TASK PROMPT ::
Where in the data below does the word "States" appear? Copy each line that holds it.

--------------------

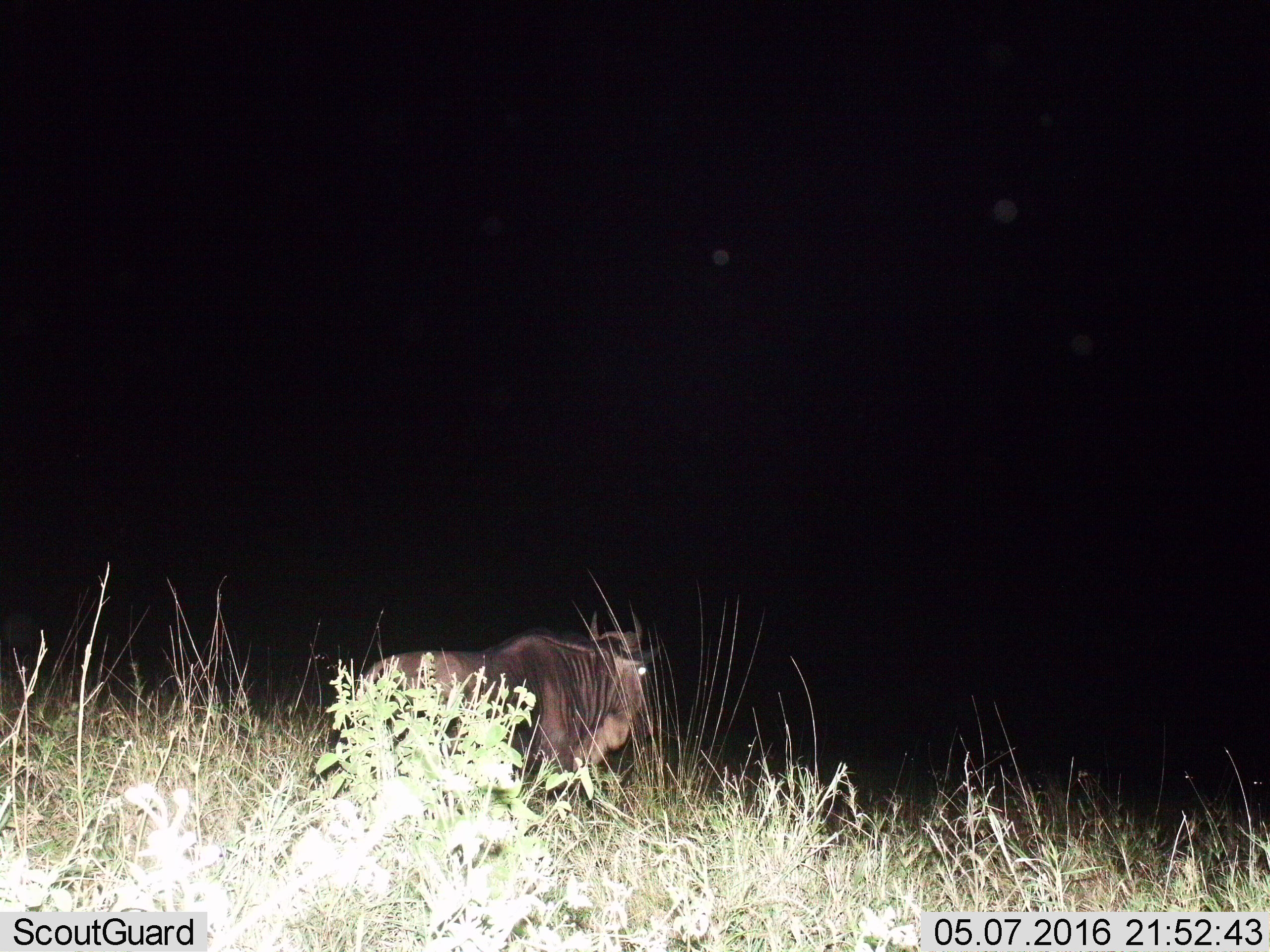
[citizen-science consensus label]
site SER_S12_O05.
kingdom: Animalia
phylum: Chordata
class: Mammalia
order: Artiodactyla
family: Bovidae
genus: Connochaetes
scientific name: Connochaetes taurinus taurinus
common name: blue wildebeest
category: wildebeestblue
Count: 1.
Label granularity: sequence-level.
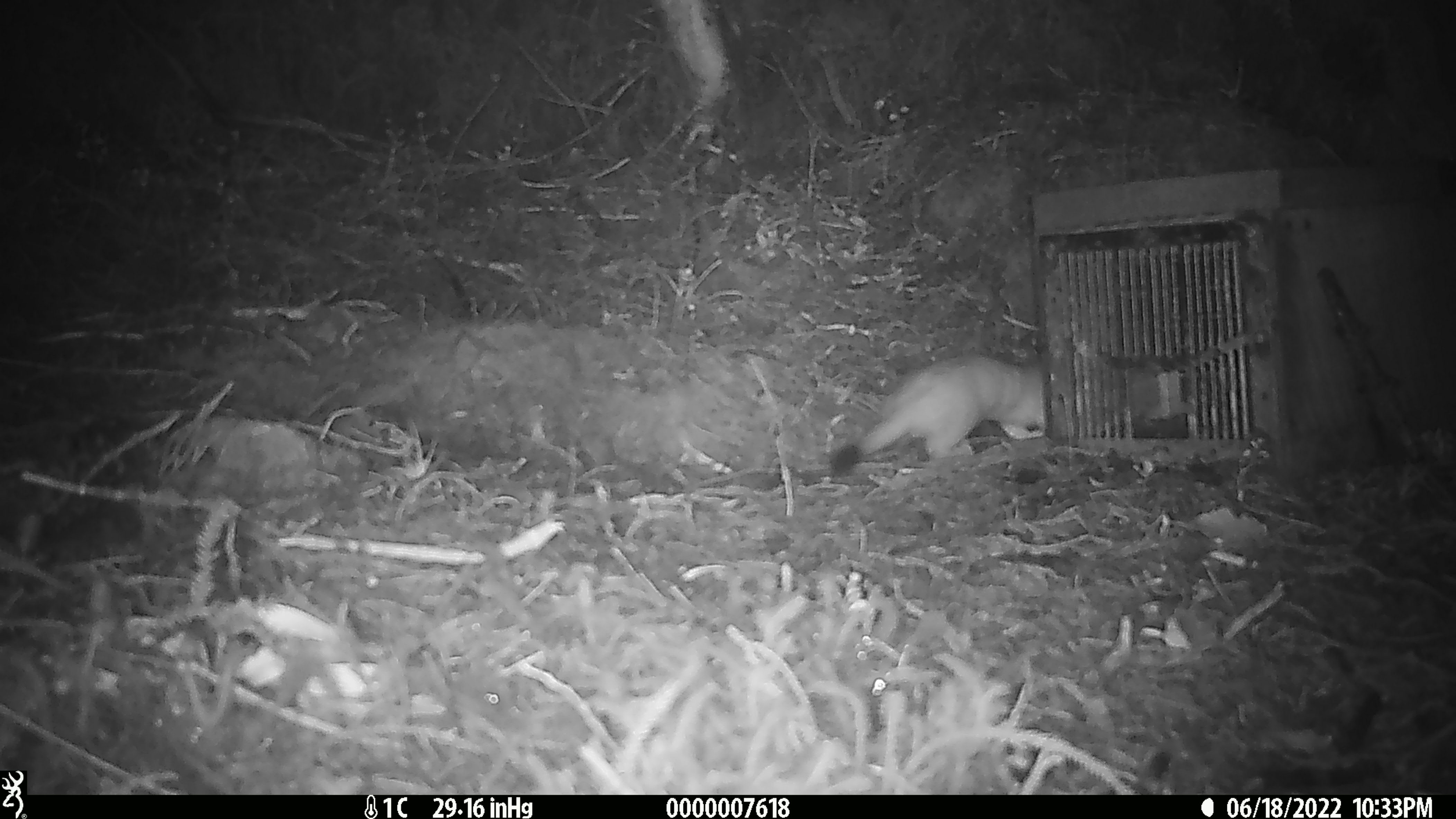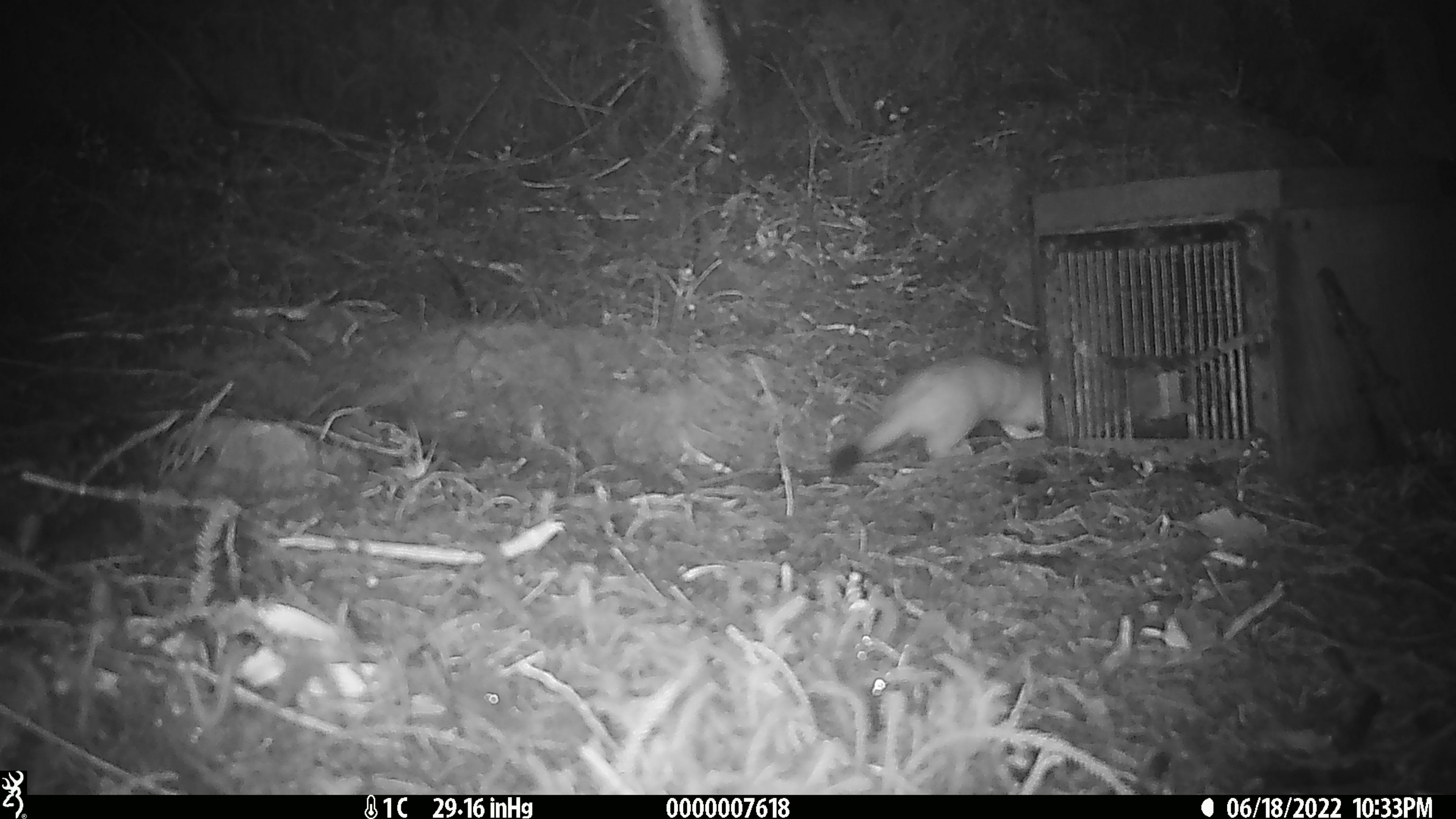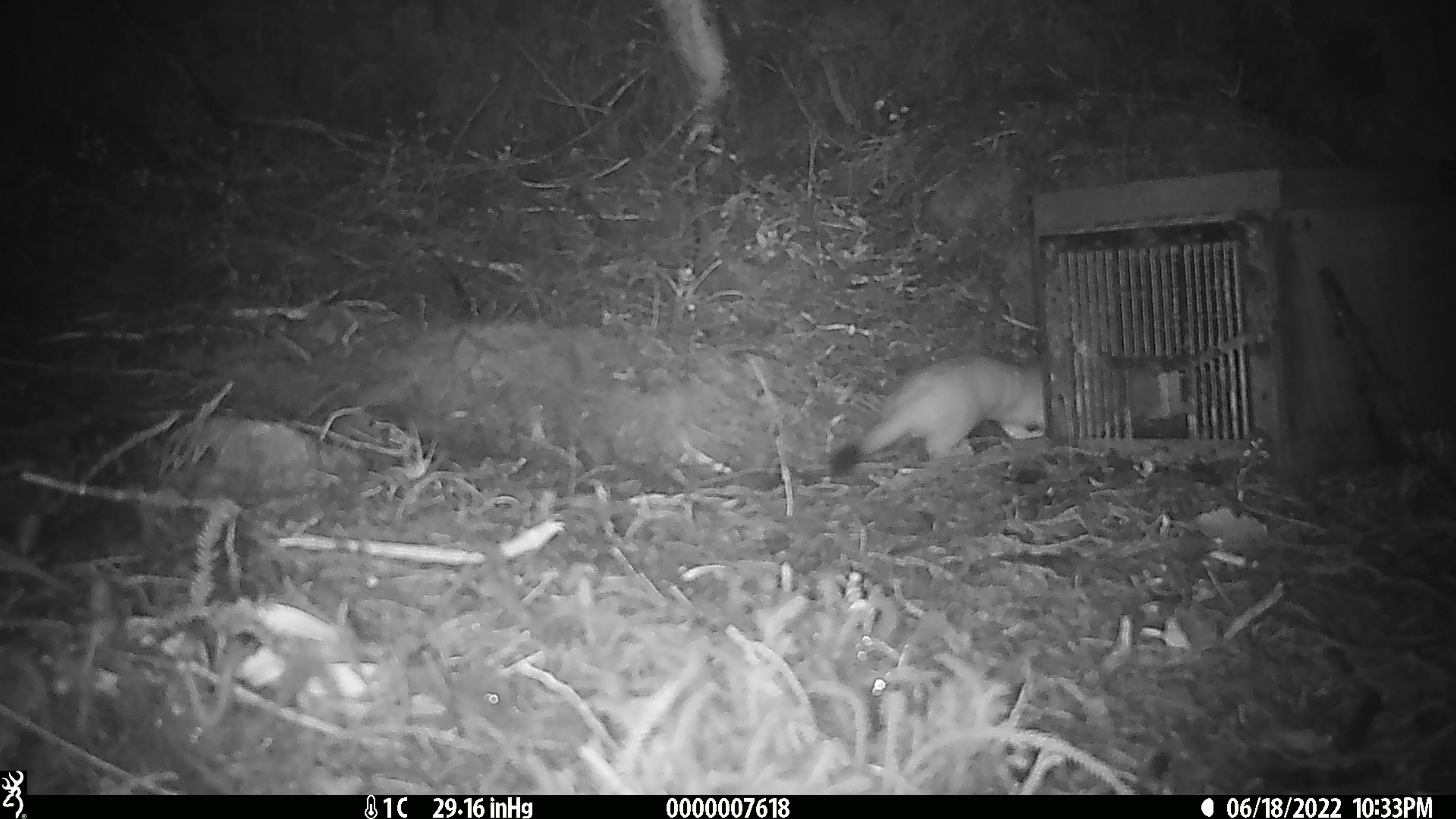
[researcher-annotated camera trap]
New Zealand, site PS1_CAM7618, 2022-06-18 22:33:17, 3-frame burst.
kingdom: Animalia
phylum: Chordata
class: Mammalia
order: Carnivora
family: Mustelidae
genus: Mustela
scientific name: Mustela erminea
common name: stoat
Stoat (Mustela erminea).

--------------------

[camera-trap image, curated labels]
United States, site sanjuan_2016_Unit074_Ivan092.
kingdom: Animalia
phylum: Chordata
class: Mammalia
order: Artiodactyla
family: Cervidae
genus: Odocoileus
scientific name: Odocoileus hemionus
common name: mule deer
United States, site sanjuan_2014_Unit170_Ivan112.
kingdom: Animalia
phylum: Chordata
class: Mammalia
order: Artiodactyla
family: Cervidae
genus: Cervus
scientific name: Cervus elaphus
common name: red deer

--------------------

RESULT BELOW ::
United States, site sanjuan_2016_Unit074_Ivan092.
United States, site sanjuan_2014_Unit170_Ivan112.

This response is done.